The reason upon which one could depend, with ample qualifications,  in time past has been either minimized or abandoned by large numbers of Americans. The American democratic experiment is not dead, but it is rapidly falling in love with the colors of fascism. Culturally different versions of this phenomenon are global.

 

 It is rare to have any cross-ideological conversations for which the common ground is reason.  The prospect that reason might vanish in some ill-lit digital space is repulsive, because the prospect is a forecast for the loss of humanity as we once knew it.
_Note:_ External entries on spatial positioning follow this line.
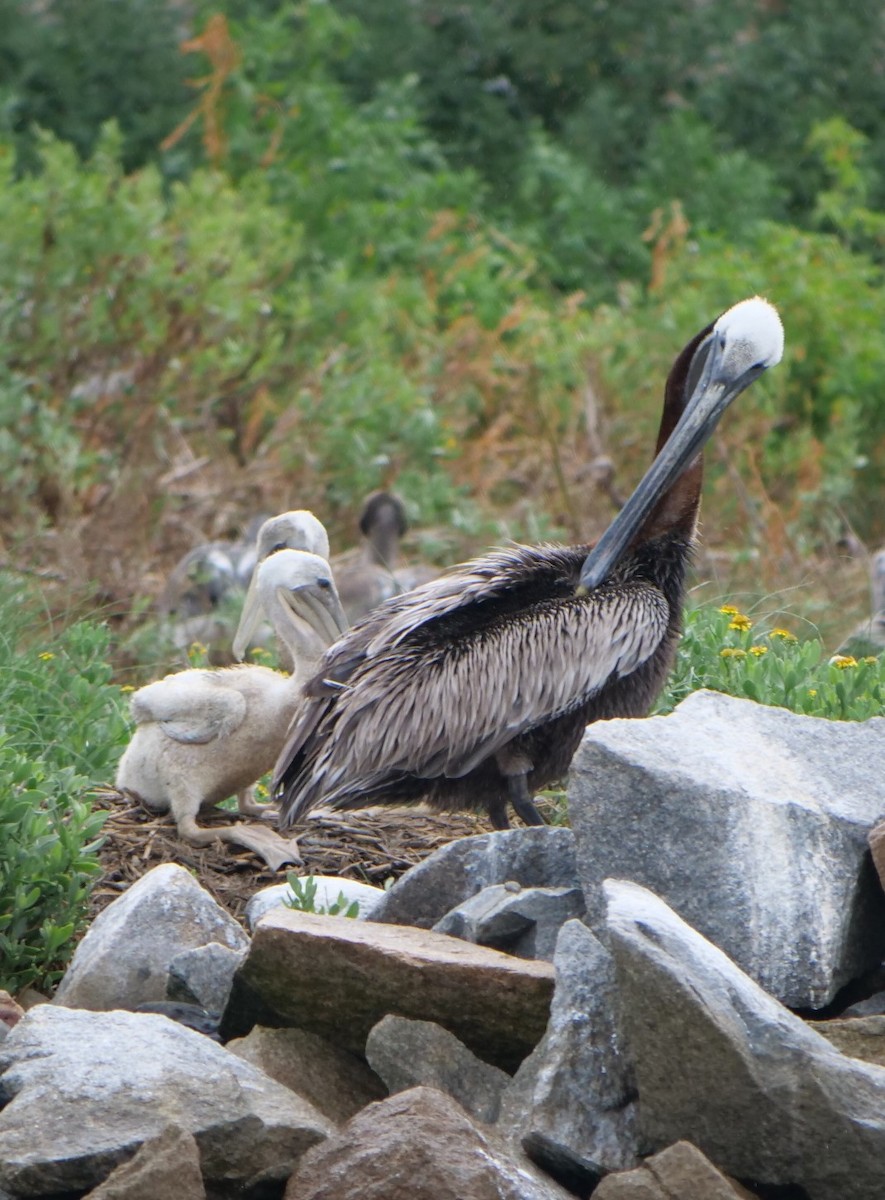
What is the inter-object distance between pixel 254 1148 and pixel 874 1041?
1.16m

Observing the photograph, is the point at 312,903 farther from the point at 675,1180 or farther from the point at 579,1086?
the point at 675,1180

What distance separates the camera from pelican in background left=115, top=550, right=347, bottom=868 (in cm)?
544

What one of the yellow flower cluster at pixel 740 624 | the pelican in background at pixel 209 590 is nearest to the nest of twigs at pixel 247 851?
the yellow flower cluster at pixel 740 624

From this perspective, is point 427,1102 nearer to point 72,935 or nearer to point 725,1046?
point 725,1046

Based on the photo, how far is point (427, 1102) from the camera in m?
3.28

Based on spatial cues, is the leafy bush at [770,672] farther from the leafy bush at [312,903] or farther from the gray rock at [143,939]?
the gray rock at [143,939]

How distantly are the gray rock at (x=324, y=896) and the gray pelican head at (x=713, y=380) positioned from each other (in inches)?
52.3

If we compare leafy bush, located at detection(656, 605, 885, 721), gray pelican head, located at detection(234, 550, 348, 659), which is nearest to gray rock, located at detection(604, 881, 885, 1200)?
leafy bush, located at detection(656, 605, 885, 721)

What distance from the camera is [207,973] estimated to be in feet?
13.5

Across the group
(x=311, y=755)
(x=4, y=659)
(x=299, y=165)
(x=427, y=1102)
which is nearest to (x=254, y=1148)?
(x=427, y=1102)

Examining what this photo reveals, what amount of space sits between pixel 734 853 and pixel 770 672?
6.01 ft

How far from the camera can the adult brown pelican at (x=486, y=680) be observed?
5.23 m

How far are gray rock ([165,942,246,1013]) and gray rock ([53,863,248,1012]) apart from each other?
83 mm

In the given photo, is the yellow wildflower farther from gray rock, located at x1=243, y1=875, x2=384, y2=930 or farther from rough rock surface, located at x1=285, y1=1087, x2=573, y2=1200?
rough rock surface, located at x1=285, y1=1087, x2=573, y2=1200
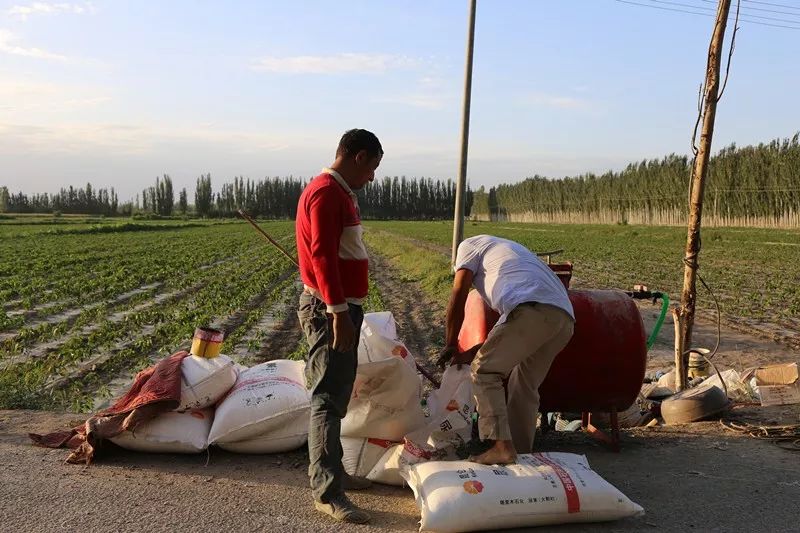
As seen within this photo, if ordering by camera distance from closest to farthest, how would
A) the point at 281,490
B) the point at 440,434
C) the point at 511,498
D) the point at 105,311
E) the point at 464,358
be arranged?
the point at 511,498 → the point at 281,490 → the point at 440,434 → the point at 464,358 → the point at 105,311

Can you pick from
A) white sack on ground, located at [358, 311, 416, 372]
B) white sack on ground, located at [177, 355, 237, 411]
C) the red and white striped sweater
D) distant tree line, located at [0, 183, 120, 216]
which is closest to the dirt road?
white sack on ground, located at [177, 355, 237, 411]

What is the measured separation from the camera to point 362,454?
445 centimetres

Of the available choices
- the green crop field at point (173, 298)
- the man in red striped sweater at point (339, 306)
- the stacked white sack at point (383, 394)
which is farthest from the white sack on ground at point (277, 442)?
the green crop field at point (173, 298)

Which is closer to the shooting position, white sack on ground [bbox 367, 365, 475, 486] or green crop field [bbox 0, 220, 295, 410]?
white sack on ground [bbox 367, 365, 475, 486]

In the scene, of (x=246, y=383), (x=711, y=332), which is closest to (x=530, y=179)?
(x=711, y=332)

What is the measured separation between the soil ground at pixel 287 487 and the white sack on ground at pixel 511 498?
0.50 ft

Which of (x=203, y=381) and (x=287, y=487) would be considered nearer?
(x=287, y=487)

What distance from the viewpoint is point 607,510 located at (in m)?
3.65

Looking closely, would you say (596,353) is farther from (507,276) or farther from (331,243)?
(331,243)

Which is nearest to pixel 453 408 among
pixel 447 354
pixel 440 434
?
pixel 440 434

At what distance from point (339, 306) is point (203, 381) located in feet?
5.50

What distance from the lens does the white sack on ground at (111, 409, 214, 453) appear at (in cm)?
461

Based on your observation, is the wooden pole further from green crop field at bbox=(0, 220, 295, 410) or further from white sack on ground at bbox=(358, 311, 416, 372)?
green crop field at bbox=(0, 220, 295, 410)

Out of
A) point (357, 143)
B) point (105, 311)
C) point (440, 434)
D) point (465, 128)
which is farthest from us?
point (465, 128)
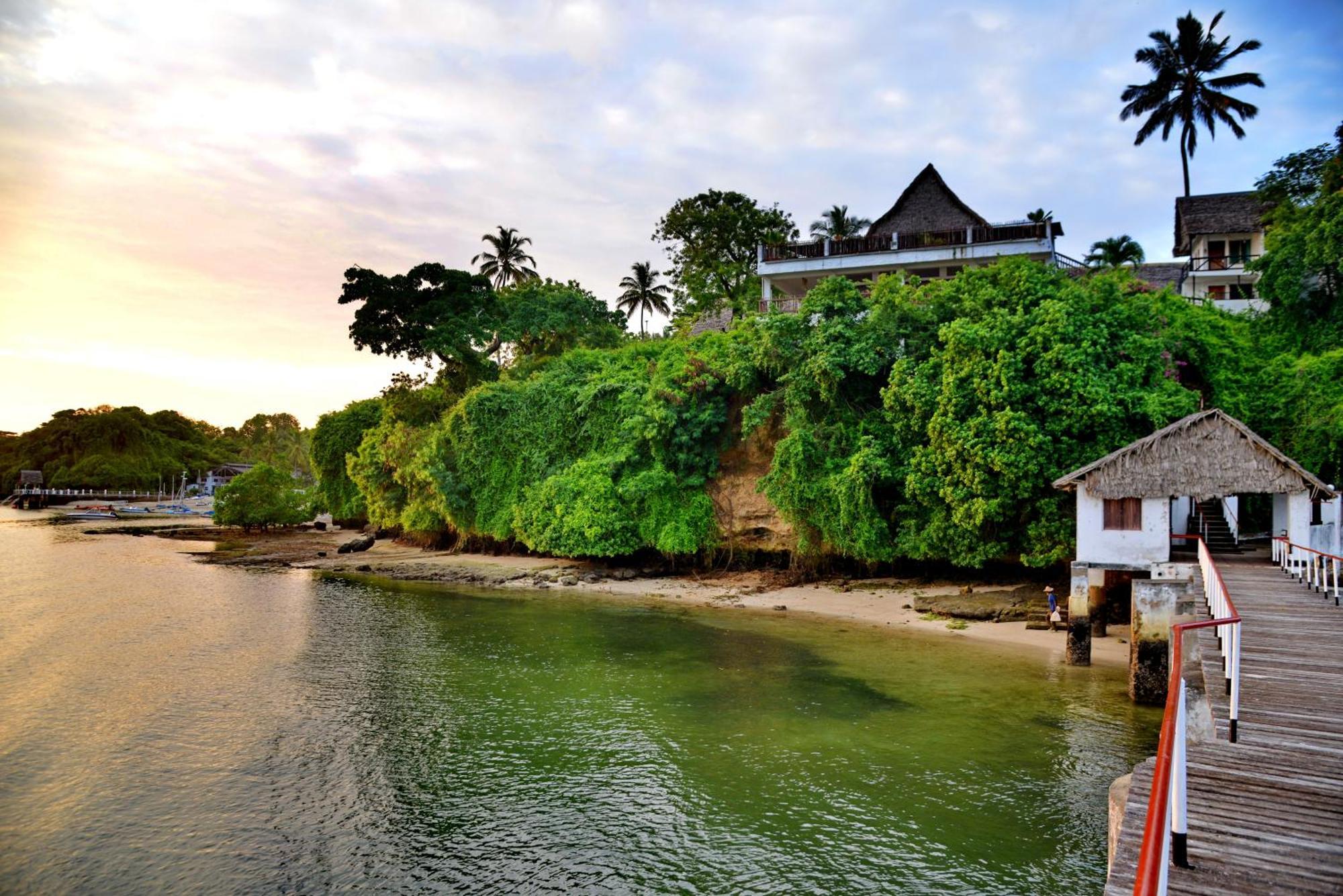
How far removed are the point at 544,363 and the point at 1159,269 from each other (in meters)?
37.0

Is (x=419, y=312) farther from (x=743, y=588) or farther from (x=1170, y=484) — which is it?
(x=1170, y=484)

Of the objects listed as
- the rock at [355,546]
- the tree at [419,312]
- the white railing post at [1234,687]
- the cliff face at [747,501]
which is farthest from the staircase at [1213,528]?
the rock at [355,546]

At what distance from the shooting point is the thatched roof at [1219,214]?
43.6 meters

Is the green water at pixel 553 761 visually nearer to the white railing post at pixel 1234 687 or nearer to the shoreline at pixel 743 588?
the shoreline at pixel 743 588

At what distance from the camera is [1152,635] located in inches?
714

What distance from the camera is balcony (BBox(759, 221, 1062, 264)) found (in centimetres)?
3759

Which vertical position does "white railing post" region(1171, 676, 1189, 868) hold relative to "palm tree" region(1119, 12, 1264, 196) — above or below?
below

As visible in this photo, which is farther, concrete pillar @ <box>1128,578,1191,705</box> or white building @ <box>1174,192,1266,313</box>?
white building @ <box>1174,192,1266,313</box>

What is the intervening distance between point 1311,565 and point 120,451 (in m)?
134

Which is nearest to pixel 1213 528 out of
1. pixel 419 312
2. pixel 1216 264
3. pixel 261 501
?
pixel 1216 264

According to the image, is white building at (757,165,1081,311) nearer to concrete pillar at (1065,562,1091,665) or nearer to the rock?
concrete pillar at (1065,562,1091,665)

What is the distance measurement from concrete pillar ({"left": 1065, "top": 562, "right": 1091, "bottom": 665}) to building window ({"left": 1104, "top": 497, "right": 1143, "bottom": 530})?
150 centimetres

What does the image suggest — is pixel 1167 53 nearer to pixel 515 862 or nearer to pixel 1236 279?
pixel 1236 279

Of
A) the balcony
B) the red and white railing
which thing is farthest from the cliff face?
the red and white railing
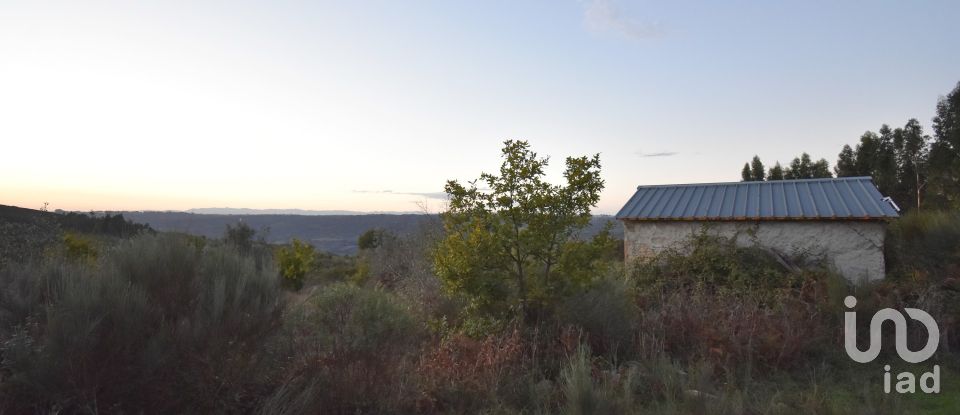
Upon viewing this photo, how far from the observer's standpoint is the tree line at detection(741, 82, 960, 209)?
25.1 metres

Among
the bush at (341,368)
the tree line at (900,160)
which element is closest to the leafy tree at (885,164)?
the tree line at (900,160)

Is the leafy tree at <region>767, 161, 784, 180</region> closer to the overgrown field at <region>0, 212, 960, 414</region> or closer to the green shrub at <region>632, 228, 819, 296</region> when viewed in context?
the green shrub at <region>632, 228, 819, 296</region>

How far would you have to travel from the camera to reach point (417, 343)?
653cm

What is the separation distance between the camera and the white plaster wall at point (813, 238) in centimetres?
1039

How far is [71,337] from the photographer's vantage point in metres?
3.32

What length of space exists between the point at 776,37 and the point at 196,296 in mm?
10911

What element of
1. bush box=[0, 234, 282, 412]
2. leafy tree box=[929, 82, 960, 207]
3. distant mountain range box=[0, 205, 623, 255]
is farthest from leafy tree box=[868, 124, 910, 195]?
bush box=[0, 234, 282, 412]

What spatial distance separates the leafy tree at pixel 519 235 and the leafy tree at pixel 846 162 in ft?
94.8

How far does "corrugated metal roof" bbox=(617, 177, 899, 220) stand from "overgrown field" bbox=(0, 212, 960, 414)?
1.35 m

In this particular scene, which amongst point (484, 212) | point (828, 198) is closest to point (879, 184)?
point (828, 198)

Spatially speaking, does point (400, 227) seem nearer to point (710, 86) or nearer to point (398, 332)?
point (710, 86)

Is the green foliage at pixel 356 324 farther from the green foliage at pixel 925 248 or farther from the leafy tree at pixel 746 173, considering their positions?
the leafy tree at pixel 746 173

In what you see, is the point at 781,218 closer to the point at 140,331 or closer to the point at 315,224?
the point at 140,331

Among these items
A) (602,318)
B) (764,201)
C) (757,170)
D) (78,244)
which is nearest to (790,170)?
(757,170)
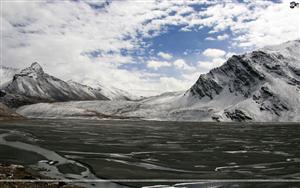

We are shrouded in dread.   Yes, we will continue to be human in some sense and to yearn for the abstract ideals of freedom, but 21st century humanity will have all the properties of a  bitch monster. Humanity will become more profane, more willing to express its diverse frustrations in acts of terrorism and a surplus of unfettered profanity. Obama's audacity of hope has become Hughes' raisin in the sun. I do not think the Department of Agriculture and the Department of Defense is equipped to manage fruitcake American citizens, to restore the fictive rules of law and order which have evaded our nation for almost 300 years.

 

 I am always too aware of the potholes, fault lines, and cognitive walls in American history/herstory, and of how the gendered descriptions his/her + story highlight divisions.  It might be argued that WWII was a period of approximate unification, but even then the fact of segregation in the American military gave the lie to the myth of unification. The lies constituted by systemic whatever are exceptionally powerful.  During the current pandemic, the telling of lies is stronger than efforts to speak truth.  We are severely limited  by the rhetorical motions we make.

 

My reading and writing and thinking have become double-edged activities, obvious instances of paradox. They cut me twice.  They give me some relief from total anxiety.  They provide information that confirms discomfort.  It is a no-win situation.  My recent blogs and poems are so akin to Dostoevsky's Notes from Underground, although my motives contrast strongly with those of Dostoevsky's unnamed narrator.

 

We have seen the world's cruelty, its face devoid of cosmetics.  Let us try to be safe and sane as we cultivate our gardens which can't ever be Eden, cultivate them with a pragmatic economy of ancestral wisdom.

 

Jerry W. Ward, Jr.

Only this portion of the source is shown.